• _AIM OF THE EXERCISE_
Tally the lines in the data below that contain the string "face", matching case exactly, and reply with only that number.

━━━ TASK INPUTS ━━━

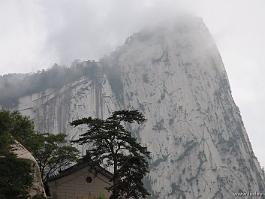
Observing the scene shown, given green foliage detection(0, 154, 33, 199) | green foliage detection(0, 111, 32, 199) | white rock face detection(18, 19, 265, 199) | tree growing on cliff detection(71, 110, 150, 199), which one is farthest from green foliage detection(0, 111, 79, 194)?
white rock face detection(18, 19, 265, 199)

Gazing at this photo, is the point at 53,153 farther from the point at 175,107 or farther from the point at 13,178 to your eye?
the point at 175,107

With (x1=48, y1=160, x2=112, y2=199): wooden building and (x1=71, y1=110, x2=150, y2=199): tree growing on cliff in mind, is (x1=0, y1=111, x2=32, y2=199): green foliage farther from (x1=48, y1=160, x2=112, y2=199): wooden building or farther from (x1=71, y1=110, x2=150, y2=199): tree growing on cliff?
(x1=48, y1=160, x2=112, y2=199): wooden building

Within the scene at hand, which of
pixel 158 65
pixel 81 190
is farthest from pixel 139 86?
A: pixel 81 190

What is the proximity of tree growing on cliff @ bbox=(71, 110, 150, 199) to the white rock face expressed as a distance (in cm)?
7777

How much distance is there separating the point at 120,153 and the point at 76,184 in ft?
36.8

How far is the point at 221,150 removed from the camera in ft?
366

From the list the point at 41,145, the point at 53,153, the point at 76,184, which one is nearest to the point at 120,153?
the point at 41,145

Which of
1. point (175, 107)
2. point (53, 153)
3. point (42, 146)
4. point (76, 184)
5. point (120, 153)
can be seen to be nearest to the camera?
point (120, 153)

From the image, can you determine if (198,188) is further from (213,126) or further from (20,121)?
(20,121)

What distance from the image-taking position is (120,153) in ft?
95.0

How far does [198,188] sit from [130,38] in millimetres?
53726

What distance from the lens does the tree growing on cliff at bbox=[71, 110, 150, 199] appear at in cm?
2708

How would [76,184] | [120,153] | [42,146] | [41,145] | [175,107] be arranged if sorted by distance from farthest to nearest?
[175,107] < [76,184] < [42,146] < [41,145] < [120,153]

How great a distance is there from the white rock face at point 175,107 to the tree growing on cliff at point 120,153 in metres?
77.8
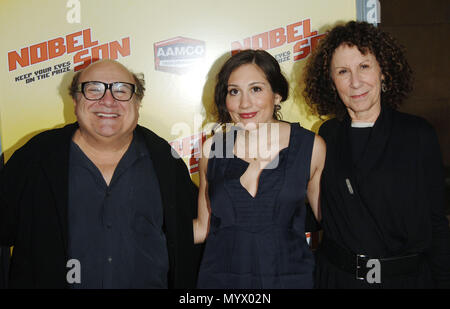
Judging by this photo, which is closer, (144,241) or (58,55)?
(144,241)

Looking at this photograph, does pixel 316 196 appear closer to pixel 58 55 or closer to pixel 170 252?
pixel 170 252

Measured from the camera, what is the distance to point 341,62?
179 centimetres

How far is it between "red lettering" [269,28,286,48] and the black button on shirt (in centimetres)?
133

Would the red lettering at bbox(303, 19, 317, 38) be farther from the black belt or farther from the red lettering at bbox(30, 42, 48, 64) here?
the red lettering at bbox(30, 42, 48, 64)

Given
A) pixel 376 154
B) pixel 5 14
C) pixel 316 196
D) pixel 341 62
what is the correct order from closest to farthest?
pixel 376 154 < pixel 341 62 < pixel 316 196 < pixel 5 14

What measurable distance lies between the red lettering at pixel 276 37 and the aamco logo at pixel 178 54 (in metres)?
0.49

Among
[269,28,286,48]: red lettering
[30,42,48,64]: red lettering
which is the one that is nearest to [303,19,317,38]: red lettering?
[269,28,286,48]: red lettering

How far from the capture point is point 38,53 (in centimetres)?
245

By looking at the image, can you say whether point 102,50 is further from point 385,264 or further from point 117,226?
point 385,264

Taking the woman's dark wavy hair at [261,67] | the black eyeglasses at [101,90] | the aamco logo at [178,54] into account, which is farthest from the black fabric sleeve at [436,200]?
the aamco logo at [178,54]

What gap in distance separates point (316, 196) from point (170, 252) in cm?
85

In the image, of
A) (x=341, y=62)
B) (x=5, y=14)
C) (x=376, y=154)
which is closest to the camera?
(x=376, y=154)

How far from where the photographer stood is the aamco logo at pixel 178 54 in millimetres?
2492

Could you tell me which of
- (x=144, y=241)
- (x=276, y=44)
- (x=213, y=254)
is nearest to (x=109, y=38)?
(x=276, y=44)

━━━

• _RESULT OF THE EXERCISE_
4